**Short task:** From the line with "128, 450, 317)?" to the final line of the records, reproduce every line exactly and only those lines.

##### Material #####

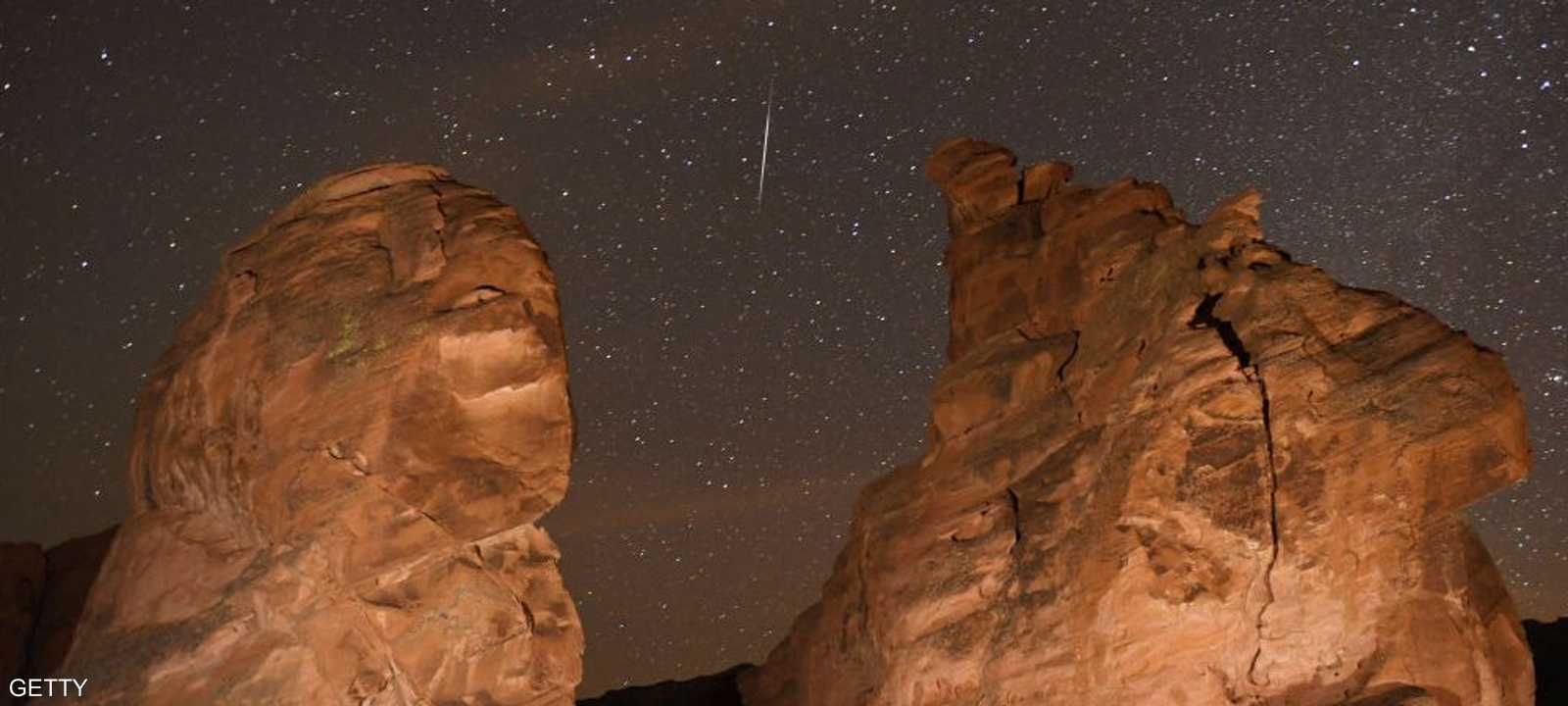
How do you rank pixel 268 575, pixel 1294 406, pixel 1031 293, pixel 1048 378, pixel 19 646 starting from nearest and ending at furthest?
pixel 268 575
pixel 1294 406
pixel 1048 378
pixel 1031 293
pixel 19 646

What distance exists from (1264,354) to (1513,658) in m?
5.49

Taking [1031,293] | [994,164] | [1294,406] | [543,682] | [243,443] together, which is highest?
[994,164]

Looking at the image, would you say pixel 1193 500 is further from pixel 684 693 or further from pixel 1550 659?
pixel 1550 659

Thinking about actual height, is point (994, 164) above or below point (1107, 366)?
above

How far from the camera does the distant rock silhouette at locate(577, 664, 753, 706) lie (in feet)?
137

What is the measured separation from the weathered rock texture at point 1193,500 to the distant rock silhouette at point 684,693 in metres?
15.5

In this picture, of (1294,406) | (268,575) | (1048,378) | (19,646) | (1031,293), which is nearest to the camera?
(268,575)

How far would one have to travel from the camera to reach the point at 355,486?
60.0 ft

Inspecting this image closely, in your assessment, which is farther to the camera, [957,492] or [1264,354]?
[957,492]

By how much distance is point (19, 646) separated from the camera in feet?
122

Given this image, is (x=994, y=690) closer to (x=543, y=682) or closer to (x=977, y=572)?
(x=977, y=572)

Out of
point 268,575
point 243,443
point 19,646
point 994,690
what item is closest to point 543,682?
point 268,575

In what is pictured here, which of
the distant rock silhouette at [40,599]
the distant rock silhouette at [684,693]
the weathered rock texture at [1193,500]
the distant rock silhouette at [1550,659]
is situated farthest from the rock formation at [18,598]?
the distant rock silhouette at [1550,659]

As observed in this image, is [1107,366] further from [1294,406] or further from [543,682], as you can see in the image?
[543,682]
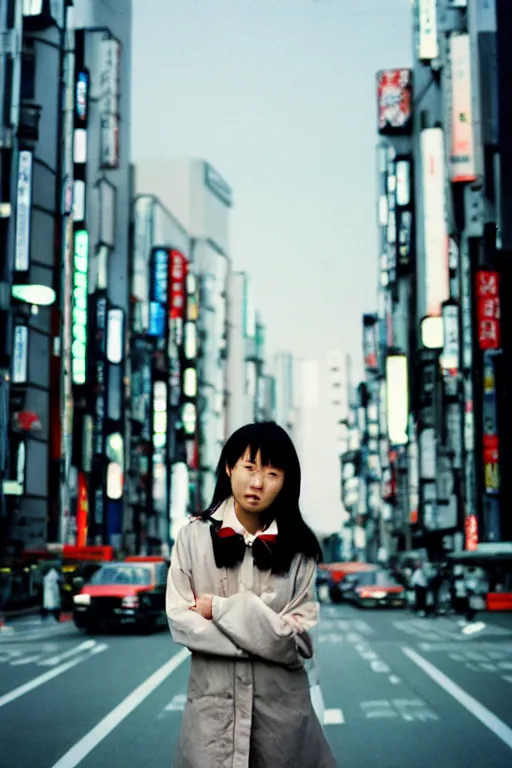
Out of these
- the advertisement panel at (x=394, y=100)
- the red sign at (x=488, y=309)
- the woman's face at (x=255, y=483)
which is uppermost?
the advertisement panel at (x=394, y=100)

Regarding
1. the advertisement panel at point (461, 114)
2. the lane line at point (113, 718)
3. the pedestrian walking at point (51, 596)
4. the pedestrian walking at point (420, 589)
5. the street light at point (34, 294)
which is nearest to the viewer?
the lane line at point (113, 718)

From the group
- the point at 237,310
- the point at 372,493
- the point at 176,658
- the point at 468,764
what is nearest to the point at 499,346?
the point at 176,658

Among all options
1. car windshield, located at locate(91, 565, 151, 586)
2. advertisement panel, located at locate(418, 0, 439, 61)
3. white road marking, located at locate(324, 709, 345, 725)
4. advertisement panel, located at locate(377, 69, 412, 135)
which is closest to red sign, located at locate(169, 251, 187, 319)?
advertisement panel, located at locate(377, 69, 412, 135)

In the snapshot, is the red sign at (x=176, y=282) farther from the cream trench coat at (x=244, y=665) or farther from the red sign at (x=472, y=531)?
the cream trench coat at (x=244, y=665)

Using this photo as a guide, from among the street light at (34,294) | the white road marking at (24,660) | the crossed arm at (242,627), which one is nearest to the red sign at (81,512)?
the street light at (34,294)

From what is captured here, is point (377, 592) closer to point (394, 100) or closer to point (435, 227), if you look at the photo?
point (435, 227)

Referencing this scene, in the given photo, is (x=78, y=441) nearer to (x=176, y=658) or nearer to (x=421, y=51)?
(x=421, y=51)

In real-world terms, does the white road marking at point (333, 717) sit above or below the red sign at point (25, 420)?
below

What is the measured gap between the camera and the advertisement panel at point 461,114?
181 ft

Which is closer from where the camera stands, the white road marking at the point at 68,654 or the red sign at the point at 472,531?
the white road marking at the point at 68,654

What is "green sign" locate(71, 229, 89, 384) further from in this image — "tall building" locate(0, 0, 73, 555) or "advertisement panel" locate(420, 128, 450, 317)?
"advertisement panel" locate(420, 128, 450, 317)

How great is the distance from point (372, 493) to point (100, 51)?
6809 centimetres

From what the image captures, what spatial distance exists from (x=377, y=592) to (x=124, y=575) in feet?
65.2

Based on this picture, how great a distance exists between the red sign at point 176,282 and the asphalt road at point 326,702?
7402 centimetres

#####

**Task answer:**
What is "green sign" locate(71, 229, 89, 384) further from in this image — "tall building" locate(0, 0, 73, 555) or "advertisement panel" locate(420, 128, 450, 317)?
"advertisement panel" locate(420, 128, 450, 317)

How great is the distance from point (372, 493) to point (100, 51)?
6809 centimetres

From what the image captures, what spatial distance exists from (x=377, y=592) to (x=124, y=575) in feet?
65.2

Based on this picture, how great a distance exists between the red sign at point 176,282 and the asphalt road at point 326,702?
7402 centimetres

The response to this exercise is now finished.